La casa exhaló un aire rancio, cargado de humedad, polvo y un olor agrio, como de carne podrida escondida bajo el suelo.
—¿Lo sientes? —dijo Elías, sin cruzar del todo el umbral.
—Desde que era niña. Este lugar nunca dejó de hablarme —respondió Soledad con voz temblorosa—. Aquí no solo murió mi madre... aquí algo despertó.
Elías dio un paso dentro. El suelo crujió bajo su peso, como si rechinara por algo más que el deterioro.
—¿Sabes qué fue lo último que dijo tu madre antes del impacto? —preguntó él.
Soledad negó lentamente.
—Mi padre siempre dijo que ella gritó mi nombre... Pero yo recuerdo algo más.
—¿Qué cosa?
—Una palabra. "Él viene".
Silencio.
La puerta se cerró sola detrás de ellos con un golpe seco. Ambos giraron al instante.
—¿Lo hiciste tú? —preguntó Elías, encendiendo la linterna del celular.
—¿Tú crees que tendría fuerzas para cerrar eso?
Los muebles, cubiertos con sábanas blancas, parecían siluetas de cuerpos velados. La linterna proyectaba sombras deformes, alargadas, como si la casa estuviera viva y se estirara para alcanzarlos.
—Vamos al cuarto del fondo —dijo Soledad—. Ahí fue donde todo terminó.
—¿Y también empezó?
—Sí… aunque eso no lo supe hasta muchos años después.
Caminaron por el pasillo. Elías se detuvo al pasar frente a un espejo rajado colgado en la pared. En el reflejo, Soledad no estaba.
Se giró.
—Soledad...
—¿Qué pasa?
—Nada... creo que el espejo está sucio —mintió.
Ella volvió a aparecer en el reflejo cuando él parpadeó.
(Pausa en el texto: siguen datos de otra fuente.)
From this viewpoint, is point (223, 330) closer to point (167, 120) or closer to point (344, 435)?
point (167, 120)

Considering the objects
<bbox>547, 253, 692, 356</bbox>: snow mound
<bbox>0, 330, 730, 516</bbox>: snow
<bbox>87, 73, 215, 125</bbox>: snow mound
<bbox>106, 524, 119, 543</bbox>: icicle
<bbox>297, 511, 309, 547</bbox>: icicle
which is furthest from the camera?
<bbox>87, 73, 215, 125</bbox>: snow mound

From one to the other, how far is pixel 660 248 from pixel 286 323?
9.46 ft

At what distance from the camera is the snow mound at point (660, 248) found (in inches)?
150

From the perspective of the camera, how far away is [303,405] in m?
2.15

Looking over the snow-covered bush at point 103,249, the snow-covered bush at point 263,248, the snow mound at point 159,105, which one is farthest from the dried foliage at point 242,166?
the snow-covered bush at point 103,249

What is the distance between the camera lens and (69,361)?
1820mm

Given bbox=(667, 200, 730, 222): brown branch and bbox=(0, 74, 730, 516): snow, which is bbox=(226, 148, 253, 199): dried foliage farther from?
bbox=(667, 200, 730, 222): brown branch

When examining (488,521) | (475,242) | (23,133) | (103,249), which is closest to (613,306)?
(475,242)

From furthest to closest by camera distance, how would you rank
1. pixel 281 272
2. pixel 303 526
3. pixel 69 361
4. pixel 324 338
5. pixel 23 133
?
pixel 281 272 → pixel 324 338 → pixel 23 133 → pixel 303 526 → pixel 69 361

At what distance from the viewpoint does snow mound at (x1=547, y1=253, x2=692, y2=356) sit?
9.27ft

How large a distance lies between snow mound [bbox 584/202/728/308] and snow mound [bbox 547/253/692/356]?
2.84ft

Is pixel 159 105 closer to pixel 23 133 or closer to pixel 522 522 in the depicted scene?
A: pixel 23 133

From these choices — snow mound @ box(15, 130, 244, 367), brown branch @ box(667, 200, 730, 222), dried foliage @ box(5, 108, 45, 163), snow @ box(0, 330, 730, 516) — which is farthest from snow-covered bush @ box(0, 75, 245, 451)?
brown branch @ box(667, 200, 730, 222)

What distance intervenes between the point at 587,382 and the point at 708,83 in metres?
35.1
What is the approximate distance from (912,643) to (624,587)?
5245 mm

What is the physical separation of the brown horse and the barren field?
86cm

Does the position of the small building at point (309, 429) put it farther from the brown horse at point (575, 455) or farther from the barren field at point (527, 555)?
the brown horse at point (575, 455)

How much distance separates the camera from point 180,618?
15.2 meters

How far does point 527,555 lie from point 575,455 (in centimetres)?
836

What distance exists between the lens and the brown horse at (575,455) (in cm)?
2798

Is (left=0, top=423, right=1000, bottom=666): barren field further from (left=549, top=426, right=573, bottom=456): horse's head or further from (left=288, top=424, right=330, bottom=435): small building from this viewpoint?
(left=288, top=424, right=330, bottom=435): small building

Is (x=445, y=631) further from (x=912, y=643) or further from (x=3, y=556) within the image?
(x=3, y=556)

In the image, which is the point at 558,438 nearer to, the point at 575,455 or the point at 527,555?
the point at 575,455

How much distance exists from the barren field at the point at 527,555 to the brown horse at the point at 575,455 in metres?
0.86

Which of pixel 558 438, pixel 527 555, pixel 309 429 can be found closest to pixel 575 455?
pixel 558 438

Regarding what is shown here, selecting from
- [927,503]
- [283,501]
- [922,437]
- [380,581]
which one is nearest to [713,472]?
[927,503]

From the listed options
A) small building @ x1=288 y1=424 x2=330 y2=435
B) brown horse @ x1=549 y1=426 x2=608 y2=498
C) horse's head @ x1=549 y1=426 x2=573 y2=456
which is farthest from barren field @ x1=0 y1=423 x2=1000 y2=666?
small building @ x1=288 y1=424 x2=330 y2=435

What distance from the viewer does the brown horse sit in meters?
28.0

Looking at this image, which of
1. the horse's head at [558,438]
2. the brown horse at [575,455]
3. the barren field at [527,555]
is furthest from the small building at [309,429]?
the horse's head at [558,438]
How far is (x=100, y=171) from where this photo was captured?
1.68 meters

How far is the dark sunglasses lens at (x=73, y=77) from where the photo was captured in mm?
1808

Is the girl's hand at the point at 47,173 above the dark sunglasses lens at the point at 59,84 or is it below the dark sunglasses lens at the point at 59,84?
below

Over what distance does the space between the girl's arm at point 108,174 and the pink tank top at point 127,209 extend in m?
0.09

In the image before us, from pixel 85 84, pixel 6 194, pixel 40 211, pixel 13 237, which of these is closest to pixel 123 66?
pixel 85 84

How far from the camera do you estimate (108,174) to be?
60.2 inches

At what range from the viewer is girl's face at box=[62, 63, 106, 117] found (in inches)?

—Elías... hay algo que no te he contado.
—¿Más secretos?
—Esto no es un secreto. Es una advertencia.
—Dime.
—Hay algo aquí que no debería haber regresado contigo. Algo del hospital.
Elías sintió un escalofrío. Miró su reflejo una vez más. Por un segundo, vio que sus ojos estaban completamente negros.
—Lo sé... lo he sentido desde que volví —susurró.
—Ese lugar... Velmont... no te deja ir tan fácil. Lo que viste allá abajo... se aferra.
—¿Crees que haya una forma de romperlo?
—Sí, pero no te va a gustar.
Llegaron a la puerta del cuarto del fondo. Soledad se detuvo.
—¿Estás seguro de querer entrar?
—No vine hasta aquí para dudar ahora.
Ella asintió. Giró la manija. La puerta se abrió lentamente, revelando un cuarto congelado en el tiempo.
Un cochecito de bebé. Una muñeca con un ojo arrancado. Ropa vieja apilada en un rincón. Una cuna vacía.
—Aquí dormía yo —dijo Soledad, con la voz quebrada—. Aquí soñé por primera vez con el hombre del ojo oscuro.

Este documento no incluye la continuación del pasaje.